“Basta guerra, basta anche alle guerre tra di noi. Basta odio, basta vendette, basta divisioni. Lasciamo cadere le tante spade che usiamo solo per fare del male. Come Gesù risponde a coloro che chiedevano ai discepoli di tacere, vorremmo anche noi che le pietre potessero gridare in questo momento. Che potessero gridare: pace, pace, pace. In Ucraina, in Russia, nel mondo intero”. Lo ha detto il vescovo di Lamezia Terme, mons. Giuseppe Schillaci, che ha presieduto ieri la concelebrazione della Domenica delle Palme e della Passione del Signore, preceduta dalla benedizione dei rami di ulivo sul sagrato della Chiesa di S. Caterina. Dopo due anni, la celebrazione che apre la Settimana Santa è stata preceduta dalla processione che rievoca l’ingresso di Gesù a Gerusalemme.

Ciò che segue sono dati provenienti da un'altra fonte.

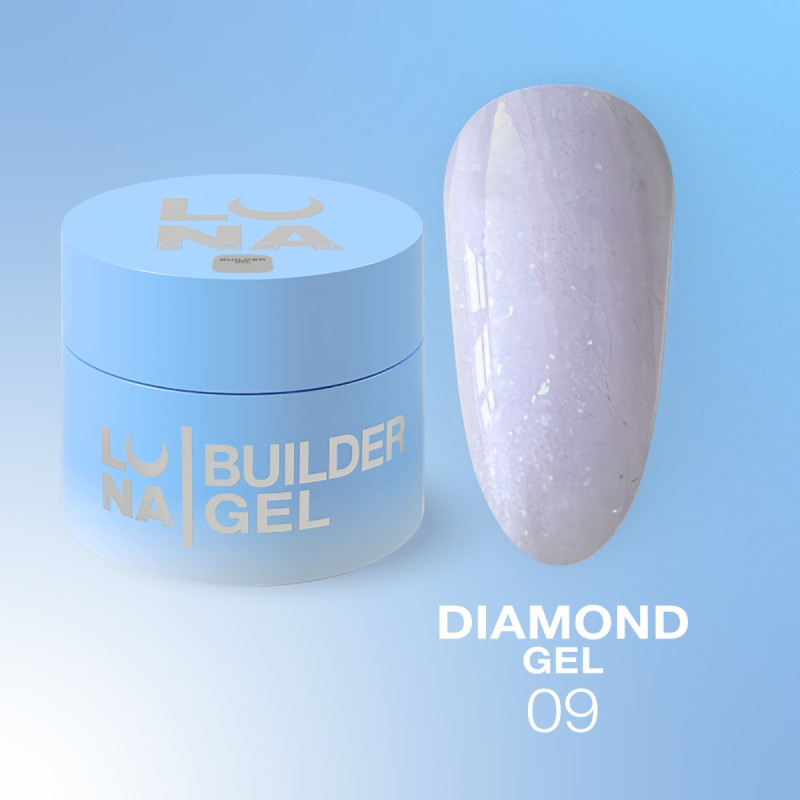LUNAMOON Builder Gel Diamond Nr.9, 15 ml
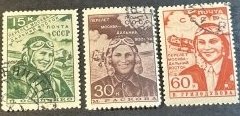 RUSSIA # 718-720-USED---COMPLETE SET---1939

“Il Signore entra a Gerusalemme, la città della pace – ha proseguito mons. Schillaci –. Entra mite e umile, cavalcando un puledro. Egli è il Principe della pace. Per noi cristiani la pace non è un’astrazione, ma una Persona: Gesù Cristo. Oggi Gesù è deriso, picchiato, insultato, in ogni bambino, donna e uomo che viene violentato e ucciso in ogni parte del mondo. Cristo continua a morire in loro. Come comunità di discepoli, come Chiesa, come comunità lametina, siamo chiamati ad incarnare lo stesso metodo, lo stesso stile di Gesù: il servizio e il dono della vita. Seguire Gesù significa servire, donare la vita. Non lasciamo che prevalgano logiche che nulla hanno a che fare con il Vangelo: le logiche del potere, della violenza, della sopraffazione. Il Vangelo non è astrazione, non è teoria. Gesù dice ai discepoli e a noi: ‘Fate così’. Seguiamo Gesù che va a Gerusalemme in maniera decisa, per compiere la volontà del Padre. Seguiamo il Signore Gesù anche nei momenti di debolezza e di turbamento. L’invito ai discepoli nell’orto degli ulivi è lo stesso invito rivolto anche a noi in questo momento: pregate per non entrare in tentazione. Questo è il nostro compito come discepoli, come comunità cristiana, come Chiesa: pregare. Rispondiamo come ha risposto Gesù: non con il rifiuto e la violenza, ma chiamando Dio ‘Padre’ e invocando il perdono”.
“In questo cammino sinodale che come Chiesa diocesana stiamo vivendo – ha concluso il presule – cresciamo come discepoli, come comunità che segue il Signore, che incarna lo stile di Gesù: come ho fatto io, così fate anche voi”.